Fork me on GitHub

Yes it absolutely does. We will have CPU intensive tasks that take on the order of seconds as processing large images often can. I would be in favor of no timeout assuming the case where a task explodes and takes down a peer is caught another way.


Along with things like training a neural net which can take hours to days, honestly.


I think the ideal model for onyx for us would be more like go blocks than workflows/catalog and such.


Fundamentally if you could use a code transformation to launch a set of tasks on nodes on aws or anywhere that would be the most direct expression of what we want to do.


What I would like most would be if I could write a function taking one more more streams of data and then have the workflow/catalog/lifestyle/flow conditionals automatically generated from this. I could test this processing graph directly locally and then run a transformation and have it run remotely with minimal functional changes.


I know this is a huge stretch and not likely any time soon as it would involve managing jars, launching remote processes and all manner of technical machinations but the important thing to note is that this would enable truly ubiquitous 'cloud' computations where we would easily be able to automate most of our company processes to happen on remote nodes. It would involve for us automating kafka, docker and such so that a user does not see them at all, they just write a function, test it locally and then fire it off.


You could do something like setting the pending-timeout really high and then have a completely external process monitor the cluster replica. If a peer goes down then you will be able to detect it and kill the job (assuming it should be re-run)


But I can’t say whether that’s a good idea or not


The monitoring the logs would tell us if a peer went down most if time I think.


@chrisn: Will think over how best to do what you're asking. That moves very far away from the model Onyx offers though.


Yes and I am not an expert in this area at all so I don't mean to come in and say something arrogant.
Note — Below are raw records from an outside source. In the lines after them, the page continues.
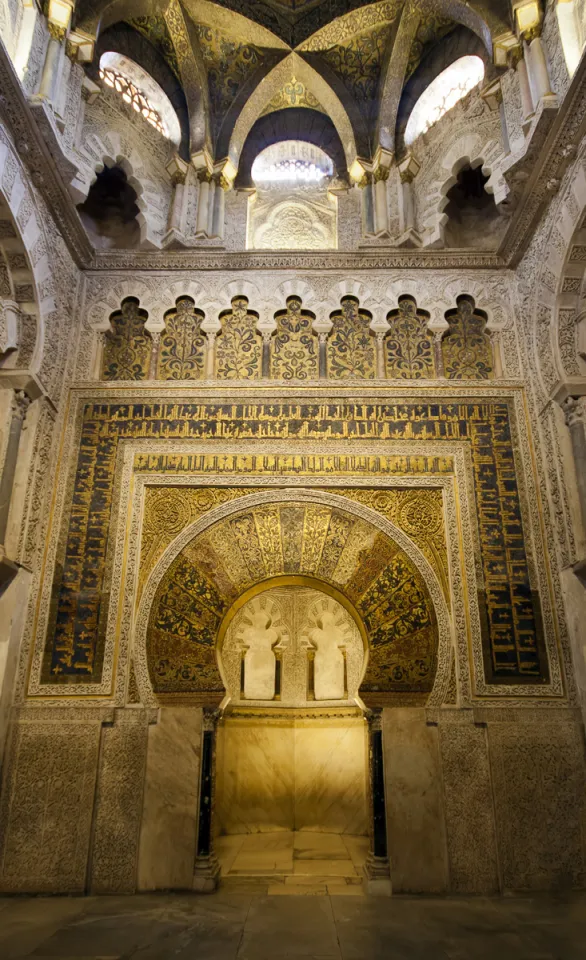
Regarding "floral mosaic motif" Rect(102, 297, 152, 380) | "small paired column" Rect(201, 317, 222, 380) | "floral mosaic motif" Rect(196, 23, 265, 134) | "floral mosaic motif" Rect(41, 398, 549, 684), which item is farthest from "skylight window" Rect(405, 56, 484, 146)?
"floral mosaic motif" Rect(102, 297, 152, 380)

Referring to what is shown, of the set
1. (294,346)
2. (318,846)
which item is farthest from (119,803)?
(294,346)

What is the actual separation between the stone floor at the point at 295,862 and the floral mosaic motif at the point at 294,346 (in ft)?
14.7

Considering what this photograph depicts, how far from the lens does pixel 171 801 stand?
17.3ft

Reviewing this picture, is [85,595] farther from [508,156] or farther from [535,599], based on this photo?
[508,156]

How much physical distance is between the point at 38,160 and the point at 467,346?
4.31 metres

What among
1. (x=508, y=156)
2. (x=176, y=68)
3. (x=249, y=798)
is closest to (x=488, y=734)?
(x=249, y=798)

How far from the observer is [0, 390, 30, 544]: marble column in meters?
5.41

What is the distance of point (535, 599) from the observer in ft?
18.8

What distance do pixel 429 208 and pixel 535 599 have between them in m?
4.17

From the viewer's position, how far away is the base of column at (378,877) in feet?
16.5

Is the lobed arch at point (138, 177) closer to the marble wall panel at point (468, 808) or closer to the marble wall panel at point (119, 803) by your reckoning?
the marble wall panel at point (119, 803)

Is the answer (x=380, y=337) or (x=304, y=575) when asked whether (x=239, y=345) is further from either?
(x=304, y=575)

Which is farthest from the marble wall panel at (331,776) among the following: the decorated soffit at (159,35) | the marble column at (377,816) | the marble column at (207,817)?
the decorated soffit at (159,35)

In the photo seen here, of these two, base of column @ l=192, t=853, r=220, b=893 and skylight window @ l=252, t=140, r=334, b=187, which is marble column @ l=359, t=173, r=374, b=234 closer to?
skylight window @ l=252, t=140, r=334, b=187
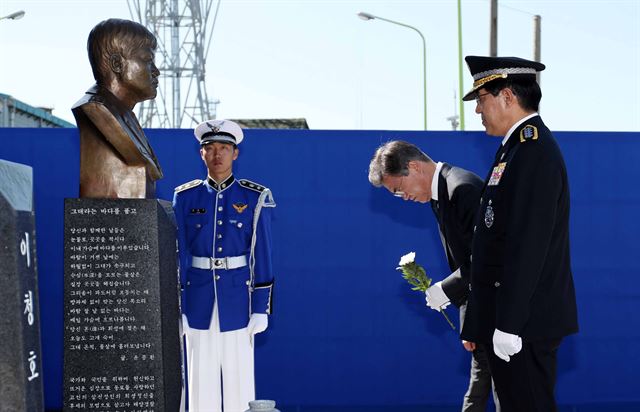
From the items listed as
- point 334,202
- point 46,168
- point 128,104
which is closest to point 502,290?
point 128,104

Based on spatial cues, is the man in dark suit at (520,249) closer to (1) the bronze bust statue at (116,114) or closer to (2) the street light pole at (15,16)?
(1) the bronze bust statue at (116,114)

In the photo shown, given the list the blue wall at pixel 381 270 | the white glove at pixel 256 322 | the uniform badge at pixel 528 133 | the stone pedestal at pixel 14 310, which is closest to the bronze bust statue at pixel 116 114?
the white glove at pixel 256 322

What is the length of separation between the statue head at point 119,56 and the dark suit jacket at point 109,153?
0.06 metres

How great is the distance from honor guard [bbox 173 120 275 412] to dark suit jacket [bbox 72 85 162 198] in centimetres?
73

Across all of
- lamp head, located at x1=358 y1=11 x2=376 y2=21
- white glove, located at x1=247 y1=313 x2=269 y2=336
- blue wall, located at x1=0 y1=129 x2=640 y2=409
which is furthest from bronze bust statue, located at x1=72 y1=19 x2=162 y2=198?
lamp head, located at x1=358 y1=11 x2=376 y2=21

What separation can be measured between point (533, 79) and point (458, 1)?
12.3 meters

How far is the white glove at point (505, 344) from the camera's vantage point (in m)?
2.48

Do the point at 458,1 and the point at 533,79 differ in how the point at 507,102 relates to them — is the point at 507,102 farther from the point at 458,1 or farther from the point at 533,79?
the point at 458,1

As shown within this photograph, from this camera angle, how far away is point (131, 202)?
3.10 meters

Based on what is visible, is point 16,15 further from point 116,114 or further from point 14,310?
point 14,310

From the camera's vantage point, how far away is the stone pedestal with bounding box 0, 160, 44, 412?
6.16 ft

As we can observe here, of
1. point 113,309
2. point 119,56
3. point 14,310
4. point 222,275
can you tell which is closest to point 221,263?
point 222,275

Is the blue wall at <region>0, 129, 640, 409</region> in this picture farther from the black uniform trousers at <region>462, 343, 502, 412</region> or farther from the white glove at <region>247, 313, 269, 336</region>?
the black uniform trousers at <region>462, 343, 502, 412</region>

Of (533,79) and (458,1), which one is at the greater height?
(458,1)
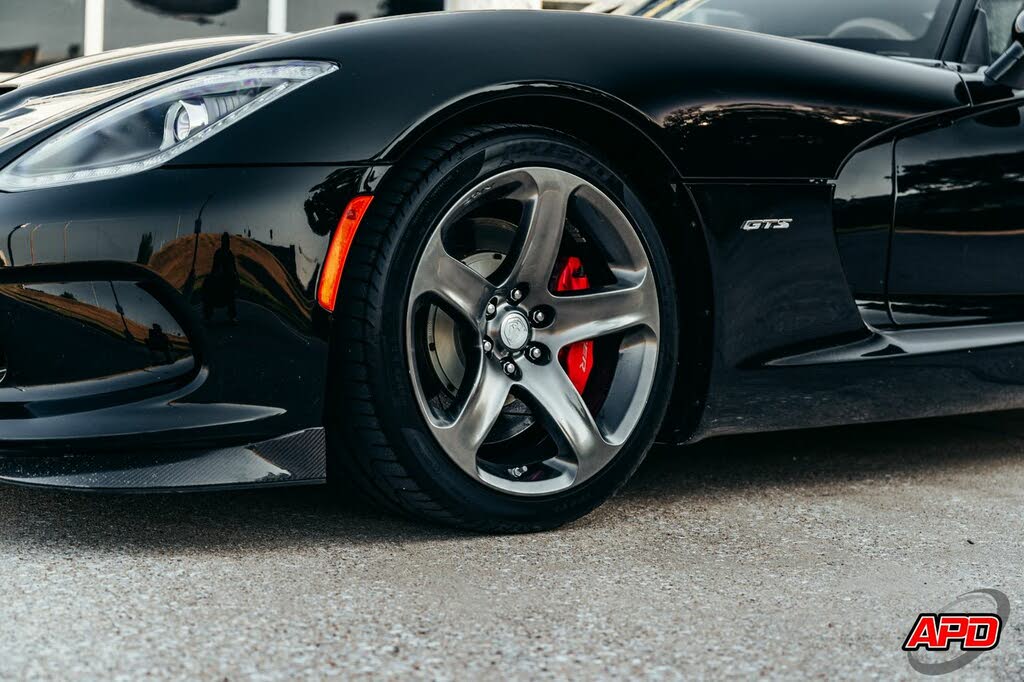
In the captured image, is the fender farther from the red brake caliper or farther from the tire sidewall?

Its really meant to work the other way around. Functions generated from data, not data generated from functions. This hasnt tradtionally worked in the past, which is why Onyx now exists simple_smile


Nah its np, just trying to solve your problem


Part of the question boils down to is distributed computation so different than local computation that a transformation will not enable distributed computation from local computation.


@chrisn: We're available to build out prototypes if needed, depending on our schedule. We're both a little full up at the moment.


Awesome, really I would just like high level feedback on the proposal. We ( will shortly have the horsepower to accomplish this and it is not necessary in any sort of short time frame.


Yep. A lot of our engagement so far has been "please sanity check our usage of Onyx"


I'm doing a talk at LambdaJam in mid July that's a deep dive of how Onyx works, probably good to know if you're pushing the usage boundaries


I am not pushing any boundaries at this point by any means. I am looking at how to move most of our company computation into aws instances in order to set up our company for the next 5 years, so that means some abstract definition of how to do it. Currently the details of moving even a single computation into the 'cloud' involves zookeeper, kafka, docker, possibly Kubernetes and then we are talking onyx and logging and then colllecting results and monitoring logs; perhaps restarting records that failed etc etc. This isn't scalable in a general sense.


Not yet to us; we don't have the infrastructure yet.


You're gonna be busy simple_smile


haha I know simple_smile.


Hi @michaeldrogalis and @lucasbradstreet, I just issued a pull request that updates Onyx to use the timbre 4.0.2. Nothing major changed, but the rotating logger moved namespaces and args so it was broken when used with some of our libs that use the latest timbre.


@jeff: Merged, thanks! PM me if you want a laptop sticker.